FYI, the relevant XMP data is shown below, showing the two images (in <xmpGImg:image> elements)

<xmp:PageInfo>
    <rdf:Seq>
       <rdf:li rdf:parseType="Resource">
     <xmpTPg:PageNumber>1</xmpTPg:PageNumber>
     <xmpGImg:format>JPEG</xmpGImg:format>
     <xmpGImg:width>256</xmpGImg:width>
     <xmpGImg:height>256</xmpGImg:height>
     <xmpGImg:image>[lots of bytes making up the image]</xmpGImg:image>
       </rdf:li>
       <rdf:li rdf:parseType="Resource">
     <xmpTPg:PageNumber>2</xmpTPg:PageNumber>
     <xmpGImg:format>JPEG</xmpGImg:format>
     <xmpGImg:width>256</xmpGImg:width>
     <xmpGImg:height>256</xmpGImg:height>
     <xmpGImg:image>[lots of bytes making up the image]</xmpGImg:image>
       </rdf:li>
    </rdf:Seq>
</xmp:PageInfo>

Many thanks,
Martin

martinrwilson

Ok, I've just verified that this is the case.
Thanks for your help.
Regards,
Martin

Phil Harvey

Hi Martin,

Yes, you can add any random data to the end of a JPEG image without causing problems.  In this case it isn't random data, but a newline followed by the other images in the list.

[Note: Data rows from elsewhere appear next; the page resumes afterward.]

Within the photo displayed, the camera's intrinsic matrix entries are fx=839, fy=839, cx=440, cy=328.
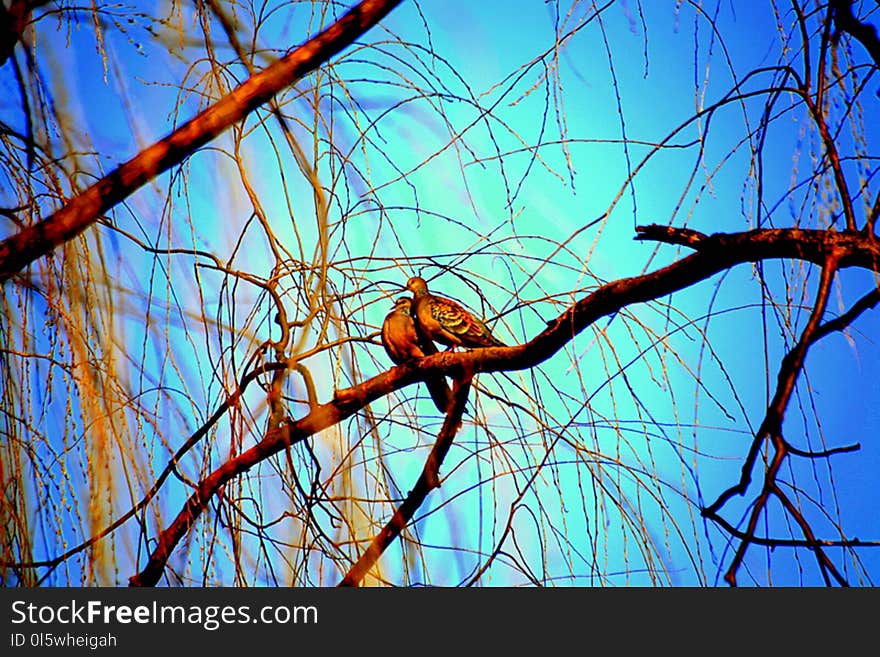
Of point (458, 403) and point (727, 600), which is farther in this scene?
point (458, 403)

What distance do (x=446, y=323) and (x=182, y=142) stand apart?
657 millimetres

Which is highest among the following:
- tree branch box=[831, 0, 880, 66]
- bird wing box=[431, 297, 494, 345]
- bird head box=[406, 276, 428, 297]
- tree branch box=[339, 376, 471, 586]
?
bird wing box=[431, 297, 494, 345]

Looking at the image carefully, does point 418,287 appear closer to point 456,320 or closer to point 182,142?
point 456,320

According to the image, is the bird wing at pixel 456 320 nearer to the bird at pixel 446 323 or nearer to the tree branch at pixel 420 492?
the bird at pixel 446 323

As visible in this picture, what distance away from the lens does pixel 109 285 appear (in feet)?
2.94

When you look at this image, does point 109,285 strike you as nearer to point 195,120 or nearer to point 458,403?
point 195,120

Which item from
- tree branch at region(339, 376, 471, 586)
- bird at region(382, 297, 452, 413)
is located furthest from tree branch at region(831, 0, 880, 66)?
bird at region(382, 297, 452, 413)

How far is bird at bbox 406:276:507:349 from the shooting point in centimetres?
140

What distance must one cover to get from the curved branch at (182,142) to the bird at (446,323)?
0.47 m

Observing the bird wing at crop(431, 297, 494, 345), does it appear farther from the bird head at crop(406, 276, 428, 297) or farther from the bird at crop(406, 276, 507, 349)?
the bird head at crop(406, 276, 428, 297)

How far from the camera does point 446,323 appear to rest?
147cm

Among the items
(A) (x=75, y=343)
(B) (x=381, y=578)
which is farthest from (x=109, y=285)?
(B) (x=381, y=578)

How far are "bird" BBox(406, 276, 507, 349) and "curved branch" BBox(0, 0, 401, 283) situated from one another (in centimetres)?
47

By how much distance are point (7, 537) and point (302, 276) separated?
0.41 meters
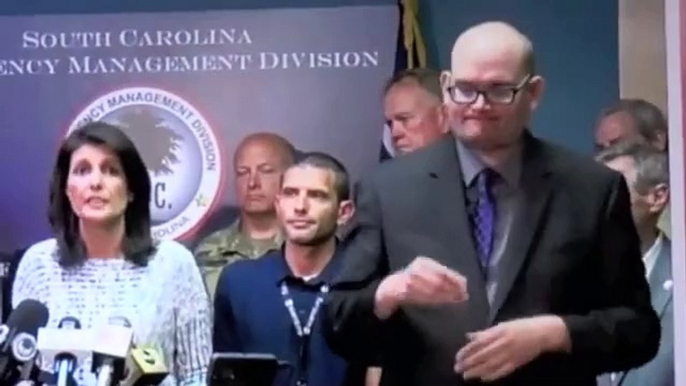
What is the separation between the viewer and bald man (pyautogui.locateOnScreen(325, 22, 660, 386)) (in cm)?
146

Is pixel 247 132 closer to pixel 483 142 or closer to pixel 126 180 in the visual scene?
pixel 126 180

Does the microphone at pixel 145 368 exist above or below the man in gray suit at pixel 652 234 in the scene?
below

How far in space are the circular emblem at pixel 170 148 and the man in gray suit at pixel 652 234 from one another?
0.45 m

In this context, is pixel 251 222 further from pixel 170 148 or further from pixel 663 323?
pixel 663 323

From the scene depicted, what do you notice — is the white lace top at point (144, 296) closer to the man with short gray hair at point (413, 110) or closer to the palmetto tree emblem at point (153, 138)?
the palmetto tree emblem at point (153, 138)

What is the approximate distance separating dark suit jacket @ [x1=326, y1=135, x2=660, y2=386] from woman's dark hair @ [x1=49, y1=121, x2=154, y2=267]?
24 centimetres

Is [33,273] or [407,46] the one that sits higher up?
[407,46]

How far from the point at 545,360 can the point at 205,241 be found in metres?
0.41

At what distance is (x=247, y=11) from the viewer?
5.29 feet

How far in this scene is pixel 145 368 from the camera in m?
1.50

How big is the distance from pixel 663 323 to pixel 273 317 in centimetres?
43

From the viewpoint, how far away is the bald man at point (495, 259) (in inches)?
57.6

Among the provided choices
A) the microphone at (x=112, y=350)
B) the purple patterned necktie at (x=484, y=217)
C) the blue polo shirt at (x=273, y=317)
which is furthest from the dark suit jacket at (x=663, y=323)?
the microphone at (x=112, y=350)

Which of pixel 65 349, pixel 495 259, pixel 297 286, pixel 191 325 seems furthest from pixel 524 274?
pixel 65 349
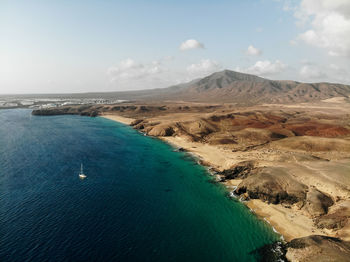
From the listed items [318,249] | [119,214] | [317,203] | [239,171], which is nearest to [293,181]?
[317,203]

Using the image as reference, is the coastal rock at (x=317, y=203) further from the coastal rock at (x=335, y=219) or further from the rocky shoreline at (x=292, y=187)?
the coastal rock at (x=335, y=219)

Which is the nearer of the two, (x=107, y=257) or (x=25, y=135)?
(x=107, y=257)

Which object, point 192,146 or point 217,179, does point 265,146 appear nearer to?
point 192,146

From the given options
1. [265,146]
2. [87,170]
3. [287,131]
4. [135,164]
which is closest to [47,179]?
[87,170]

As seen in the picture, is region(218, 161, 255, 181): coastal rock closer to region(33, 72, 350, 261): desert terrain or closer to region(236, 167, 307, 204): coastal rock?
region(33, 72, 350, 261): desert terrain

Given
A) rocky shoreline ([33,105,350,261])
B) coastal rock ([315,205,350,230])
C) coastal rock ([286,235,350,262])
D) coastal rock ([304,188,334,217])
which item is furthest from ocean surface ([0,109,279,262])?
coastal rock ([304,188,334,217])
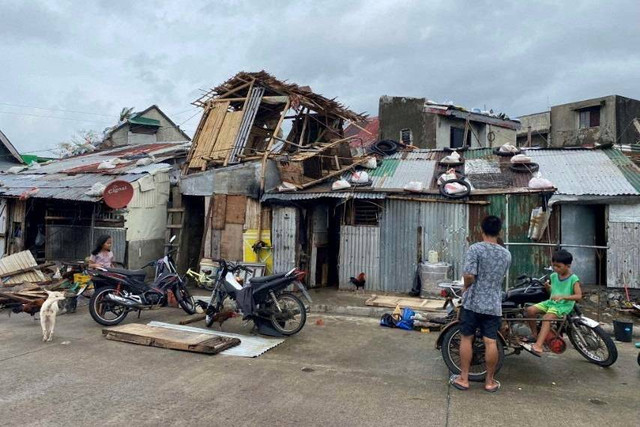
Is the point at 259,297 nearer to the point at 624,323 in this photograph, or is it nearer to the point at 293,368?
the point at 293,368

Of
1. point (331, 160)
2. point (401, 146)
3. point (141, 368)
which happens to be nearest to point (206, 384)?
point (141, 368)

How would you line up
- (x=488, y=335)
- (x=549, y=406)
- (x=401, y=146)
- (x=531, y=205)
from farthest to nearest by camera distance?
1. (x=401, y=146)
2. (x=531, y=205)
3. (x=488, y=335)
4. (x=549, y=406)

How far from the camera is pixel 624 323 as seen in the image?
7.05m

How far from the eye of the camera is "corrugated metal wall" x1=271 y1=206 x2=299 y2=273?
1109 cm

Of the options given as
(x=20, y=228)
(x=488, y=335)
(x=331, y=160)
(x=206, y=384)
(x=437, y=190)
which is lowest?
(x=206, y=384)

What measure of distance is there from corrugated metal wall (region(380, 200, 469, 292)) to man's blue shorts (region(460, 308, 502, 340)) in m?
5.78

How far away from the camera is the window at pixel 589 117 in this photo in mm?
25922

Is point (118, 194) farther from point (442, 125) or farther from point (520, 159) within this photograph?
point (442, 125)

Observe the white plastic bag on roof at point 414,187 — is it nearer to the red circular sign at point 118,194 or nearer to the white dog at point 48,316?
the red circular sign at point 118,194

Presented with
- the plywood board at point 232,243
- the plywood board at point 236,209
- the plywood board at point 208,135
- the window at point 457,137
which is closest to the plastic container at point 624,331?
the plywood board at point 232,243

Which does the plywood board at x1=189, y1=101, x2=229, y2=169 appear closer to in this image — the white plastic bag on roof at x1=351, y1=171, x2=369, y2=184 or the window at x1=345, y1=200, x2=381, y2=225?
the white plastic bag on roof at x1=351, y1=171, x2=369, y2=184

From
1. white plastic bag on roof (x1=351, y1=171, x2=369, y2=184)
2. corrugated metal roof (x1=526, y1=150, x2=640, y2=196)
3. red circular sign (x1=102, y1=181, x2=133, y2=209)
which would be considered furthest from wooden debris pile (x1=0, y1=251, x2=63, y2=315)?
corrugated metal roof (x1=526, y1=150, x2=640, y2=196)

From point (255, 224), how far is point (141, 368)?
241 inches

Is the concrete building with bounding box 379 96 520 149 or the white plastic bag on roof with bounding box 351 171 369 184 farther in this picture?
the concrete building with bounding box 379 96 520 149
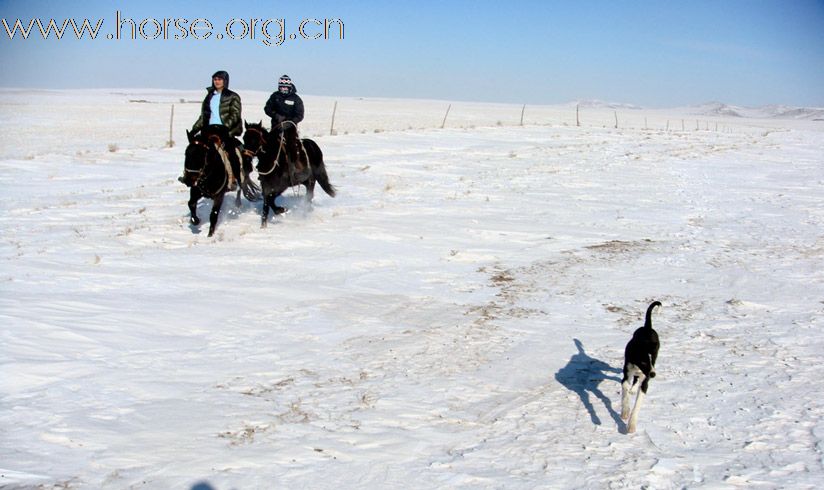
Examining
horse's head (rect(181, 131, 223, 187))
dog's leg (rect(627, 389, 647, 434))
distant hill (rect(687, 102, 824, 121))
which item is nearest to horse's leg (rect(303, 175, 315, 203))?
horse's head (rect(181, 131, 223, 187))

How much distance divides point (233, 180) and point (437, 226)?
11.5ft

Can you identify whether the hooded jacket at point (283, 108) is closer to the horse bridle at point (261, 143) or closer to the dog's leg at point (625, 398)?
the horse bridle at point (261, 143)

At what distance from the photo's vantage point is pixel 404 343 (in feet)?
23.2

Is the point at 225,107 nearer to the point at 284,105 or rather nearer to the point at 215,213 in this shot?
the point at 284,105

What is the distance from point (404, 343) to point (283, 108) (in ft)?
24.5

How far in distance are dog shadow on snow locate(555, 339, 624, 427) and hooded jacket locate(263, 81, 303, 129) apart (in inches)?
316

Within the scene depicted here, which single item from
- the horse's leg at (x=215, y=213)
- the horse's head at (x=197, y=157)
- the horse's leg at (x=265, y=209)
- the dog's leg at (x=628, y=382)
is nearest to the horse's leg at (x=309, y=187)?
the horse's leg at (x=265, y=209)

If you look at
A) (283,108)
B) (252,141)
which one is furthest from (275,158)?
(283,108)

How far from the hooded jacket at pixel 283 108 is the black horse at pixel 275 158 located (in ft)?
0.97

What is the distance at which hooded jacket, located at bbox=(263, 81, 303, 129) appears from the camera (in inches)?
526

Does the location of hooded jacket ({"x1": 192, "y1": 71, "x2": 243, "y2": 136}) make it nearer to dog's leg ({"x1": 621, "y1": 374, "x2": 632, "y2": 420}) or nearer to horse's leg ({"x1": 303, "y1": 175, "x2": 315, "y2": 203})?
horse's leg ({"x1": 303, "y1": 175, "x2": 315, "y2": 203})

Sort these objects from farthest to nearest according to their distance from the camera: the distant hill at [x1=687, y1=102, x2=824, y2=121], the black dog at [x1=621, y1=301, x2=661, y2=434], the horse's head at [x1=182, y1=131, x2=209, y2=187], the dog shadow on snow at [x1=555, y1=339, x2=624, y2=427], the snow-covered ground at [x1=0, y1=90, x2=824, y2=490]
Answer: the distant hill at [x1=687, y1=102, x2=824, y2=121]
the horse's head at [x1=182, y1=131, x2=209, y2=187]
the dog shadow on snow at [x1=555, y1=339, x2=624, y2=427]
the black dog at [x1=621, y1=301, x2=661, y2=434]
the snow-covered ground at [x1=0, y1=90, x2=824, y2=490]

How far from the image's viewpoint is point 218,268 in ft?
32.0

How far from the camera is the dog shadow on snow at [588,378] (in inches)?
227
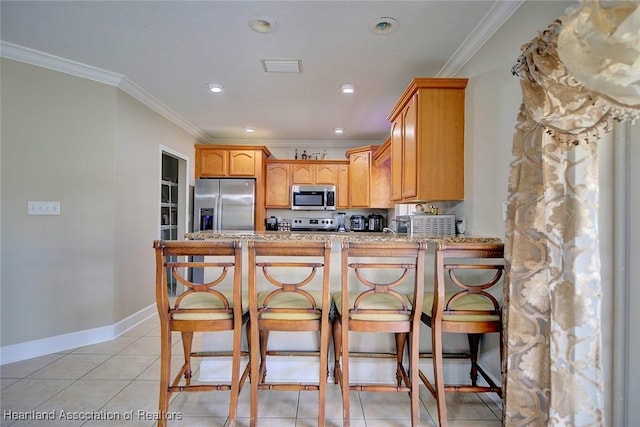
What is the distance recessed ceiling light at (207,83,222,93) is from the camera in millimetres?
2886

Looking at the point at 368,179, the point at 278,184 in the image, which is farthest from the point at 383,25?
the point at 278,184

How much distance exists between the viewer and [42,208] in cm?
243

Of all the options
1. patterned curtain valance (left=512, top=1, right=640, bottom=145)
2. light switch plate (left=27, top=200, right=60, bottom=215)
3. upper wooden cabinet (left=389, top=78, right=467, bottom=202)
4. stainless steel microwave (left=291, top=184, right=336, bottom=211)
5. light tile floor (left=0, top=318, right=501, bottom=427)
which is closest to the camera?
patterned curtain valance (left=512, top=1, right=640, bottom=145)

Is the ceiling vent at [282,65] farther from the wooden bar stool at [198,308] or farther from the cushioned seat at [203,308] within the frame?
the cushioned seat at [203,308]

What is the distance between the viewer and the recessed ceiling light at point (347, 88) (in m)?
2.85

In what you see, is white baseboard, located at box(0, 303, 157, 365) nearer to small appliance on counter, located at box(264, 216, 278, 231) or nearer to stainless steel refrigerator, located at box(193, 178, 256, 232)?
stainless steel refrigerator, located at box(193, 178, 256, 232)

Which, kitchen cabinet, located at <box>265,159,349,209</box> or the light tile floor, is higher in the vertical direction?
kitchen cabinet, located at <box>265,159,349,209</box>

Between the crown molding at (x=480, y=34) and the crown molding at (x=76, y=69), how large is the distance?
9.66 ft

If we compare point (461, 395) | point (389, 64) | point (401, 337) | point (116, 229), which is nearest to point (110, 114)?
point (116, 229)

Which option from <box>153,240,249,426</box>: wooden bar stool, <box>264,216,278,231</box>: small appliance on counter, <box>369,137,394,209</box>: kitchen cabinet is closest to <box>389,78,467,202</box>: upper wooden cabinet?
<box>153,240,249,426</box>: wooden bar stool

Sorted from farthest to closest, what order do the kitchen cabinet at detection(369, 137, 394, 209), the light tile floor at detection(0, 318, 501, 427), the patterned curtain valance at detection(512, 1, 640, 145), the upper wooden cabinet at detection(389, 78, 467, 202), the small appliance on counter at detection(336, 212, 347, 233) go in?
the small appliance on counter at detection(336, 212, 347, 233) → the kitchen cabinet at detection(369, 137, 394, 209) → the upper wooden cabinet at detection(389, 78, 467, 202) → the light tile floor at detection(0, 318, 501, 427) → the patterned curtain valance at detection(512, 1, 640, 145)

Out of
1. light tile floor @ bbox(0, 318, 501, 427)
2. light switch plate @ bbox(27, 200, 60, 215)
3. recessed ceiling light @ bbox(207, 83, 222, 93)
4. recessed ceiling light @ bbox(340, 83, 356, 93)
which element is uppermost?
recessed ceiling light @ bbox(207, 83, 222, 93)

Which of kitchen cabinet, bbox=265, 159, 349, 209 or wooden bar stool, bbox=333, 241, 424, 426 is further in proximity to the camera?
kitchen cabinet, bbox=265, 159, 349, 209

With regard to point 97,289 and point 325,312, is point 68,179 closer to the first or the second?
point 97,289
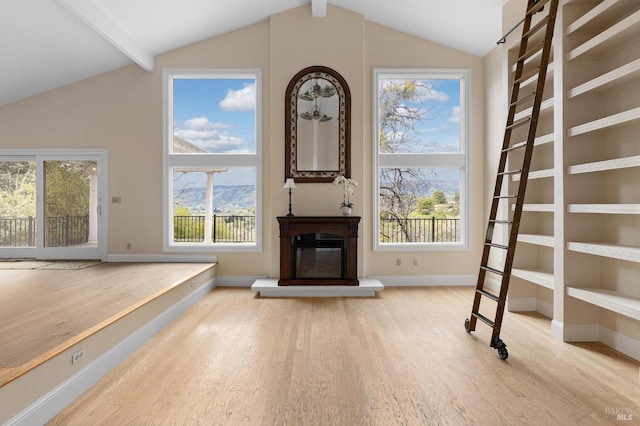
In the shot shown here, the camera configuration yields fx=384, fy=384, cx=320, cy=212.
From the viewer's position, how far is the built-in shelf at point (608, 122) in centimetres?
276

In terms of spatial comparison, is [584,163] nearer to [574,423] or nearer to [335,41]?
[574,423]

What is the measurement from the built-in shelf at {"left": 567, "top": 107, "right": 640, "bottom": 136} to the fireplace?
293 centimetres

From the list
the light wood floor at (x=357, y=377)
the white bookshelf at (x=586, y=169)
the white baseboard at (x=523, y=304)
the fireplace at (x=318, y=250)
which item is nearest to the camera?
the light wood floor at (x=357, y=377)

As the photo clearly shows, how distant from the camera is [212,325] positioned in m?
4.00

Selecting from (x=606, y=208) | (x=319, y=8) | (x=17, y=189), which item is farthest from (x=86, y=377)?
(x=319, y=8)

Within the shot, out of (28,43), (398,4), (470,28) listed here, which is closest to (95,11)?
(28,43)

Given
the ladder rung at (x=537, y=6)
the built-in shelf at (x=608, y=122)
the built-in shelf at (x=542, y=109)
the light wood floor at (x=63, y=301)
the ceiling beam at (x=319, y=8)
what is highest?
the ceiling beam at (x=319, y=8)

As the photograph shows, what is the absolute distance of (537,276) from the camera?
3.87 m

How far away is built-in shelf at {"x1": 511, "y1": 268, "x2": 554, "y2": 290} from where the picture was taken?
3.71 meters

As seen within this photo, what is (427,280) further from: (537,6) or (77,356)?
(77,356)

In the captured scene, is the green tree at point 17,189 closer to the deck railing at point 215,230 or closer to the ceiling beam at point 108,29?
the deck railing at point 215,230

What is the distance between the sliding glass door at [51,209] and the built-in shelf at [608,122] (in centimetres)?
648

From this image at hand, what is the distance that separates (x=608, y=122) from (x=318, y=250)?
3.72 m

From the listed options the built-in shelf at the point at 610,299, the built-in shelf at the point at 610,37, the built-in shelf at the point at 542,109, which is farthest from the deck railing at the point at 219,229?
the built-in shelf at the point at 610,37
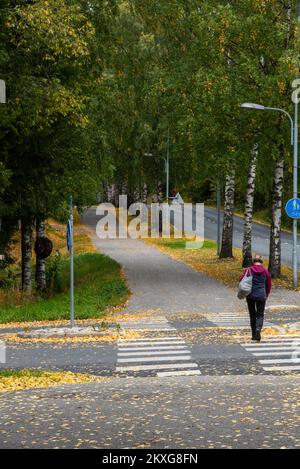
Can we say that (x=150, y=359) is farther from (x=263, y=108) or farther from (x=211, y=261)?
(x=211, y=261)

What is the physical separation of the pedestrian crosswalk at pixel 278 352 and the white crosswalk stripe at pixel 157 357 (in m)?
1.29

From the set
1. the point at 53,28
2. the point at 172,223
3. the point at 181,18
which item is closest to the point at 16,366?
the point at 53,28

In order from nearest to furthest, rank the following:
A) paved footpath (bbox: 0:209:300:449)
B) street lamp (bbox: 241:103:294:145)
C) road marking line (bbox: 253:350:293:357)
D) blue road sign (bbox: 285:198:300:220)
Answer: paved footpath (bbox: 0:209:300:449) < road marking line (bbox: 253:350:293:357) < street lamp (bbox: 241:103:294:145) < blue road sign (bbox: 285:198:300:220)

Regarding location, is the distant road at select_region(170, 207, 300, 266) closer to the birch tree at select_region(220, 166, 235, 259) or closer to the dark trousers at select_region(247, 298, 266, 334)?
the birch tree at select_region(220, 166, 235, 259)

However, exiftool may also be used to remove any JPEG trailer:

exiftool -trailer:all= a.jpg

So doing this on the -b output effectively gives you the first JPEG from the list.

- Phil
...where DIR is the name of a directory/folder containing the images.  On Mac/Linux/PowerShell, use single quotes (') instead of double quotes (") around arguments containing a dollar sign ($).


jbverschoor

I'm kind of stuck :-)

I'd like to extract all the images :-)
Ideally, I'd first extract "Page Image Page Number"
And then extract each page in the list, or just a single page
Is this already possible?

Page Image Page Number          : 1, 2
Page Image Format               : JPEG, JPEG
Page Image Width                : 256, 256
Page Image Height               : 256, 256
Page Image                      : (Binary data 8544 bytes, use -b option to extract), (Binary data 6012 bytes, use -b option to extract)

Phil Harvey

Unfortunately the command-line application doesn't have a feature to allow a single item to be extracted from a list, so the best you can do is to write them all to a single file:

exiftool -pageimage -b SOURCEFILE > out.jpg

But then you would have to split up the output jpg to recover the individual pages.  The file would be split at the "ff d9 0a ff d8" (hex) pattern.

An alternative is to write a simple Perl script using the ExifTool API to do what you want.  This is trivial, and I can help you with this if you have Perl installed.
...where DIR is the name of a directory/folder containing the images.  On Mac/Linux/PowerShell, use single quotes (') instead of double quotes (") around arguments containing a dollar sign ($).

Phil Harvey

I have a solution:

Since this has come up in the past, I will add a -listItem option to extract a specific item from a list.  Then you could do what you want with this:

exiftool -pageimage -b -listitem 0 > page1.jpg
exiftool -pageimage -b -listitem 1 > page2.jpg

This feature will appear in ExifTool 8.70.

- Phil
...where DIR is the name of a directory/folder containing the images.  On Mac/Linux/PowerShell, use single quotes (') instead of double quotes (") around arguments containing a dollar sign ($).